→ Problem details
In the listing that follows, locate the line containing "Psychosoziale Einschränkungen Ängste" and the line containing "Név: Szeged-Csanádi Egyházmegye". Retype exactly those two lines and every line between them, and nothing more.

→ Data supplied
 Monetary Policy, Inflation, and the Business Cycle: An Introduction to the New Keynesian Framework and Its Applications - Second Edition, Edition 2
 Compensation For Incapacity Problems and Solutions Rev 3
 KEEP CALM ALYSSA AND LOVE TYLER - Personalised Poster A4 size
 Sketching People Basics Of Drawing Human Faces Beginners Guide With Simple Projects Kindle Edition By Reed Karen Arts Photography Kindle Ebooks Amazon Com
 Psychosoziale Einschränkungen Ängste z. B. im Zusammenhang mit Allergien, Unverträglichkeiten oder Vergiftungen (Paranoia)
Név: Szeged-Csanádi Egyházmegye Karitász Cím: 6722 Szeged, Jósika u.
...
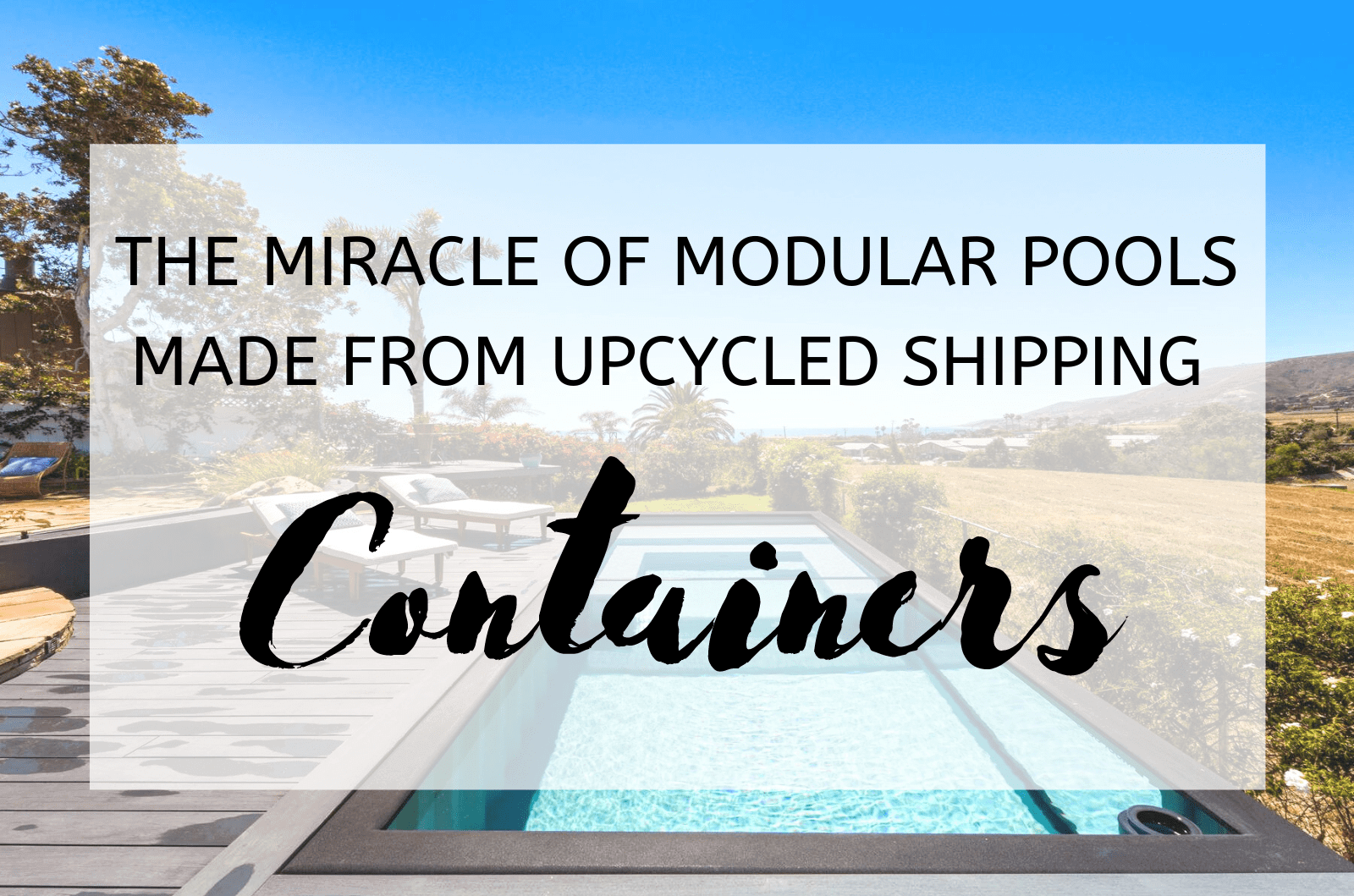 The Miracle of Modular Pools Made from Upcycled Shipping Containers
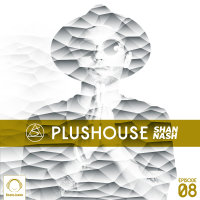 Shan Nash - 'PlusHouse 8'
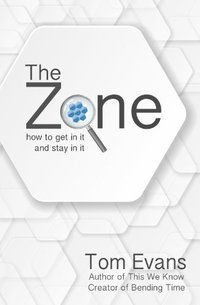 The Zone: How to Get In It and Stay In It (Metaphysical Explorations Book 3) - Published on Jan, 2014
---
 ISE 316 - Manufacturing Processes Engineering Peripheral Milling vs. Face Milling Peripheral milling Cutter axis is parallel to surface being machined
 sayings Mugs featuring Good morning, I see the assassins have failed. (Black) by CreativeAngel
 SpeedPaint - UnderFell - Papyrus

→ Response to this task
 Psychosoziale Einschränkungen Ängste z. B. im Zusammenhang mit Allergien, Unverträglichkeiten oder Vergiftungen (Paranoia)
Név: Szeged-Csanádi Egyházmegye Karitász Cím: 6722 Szeged, Jósika u.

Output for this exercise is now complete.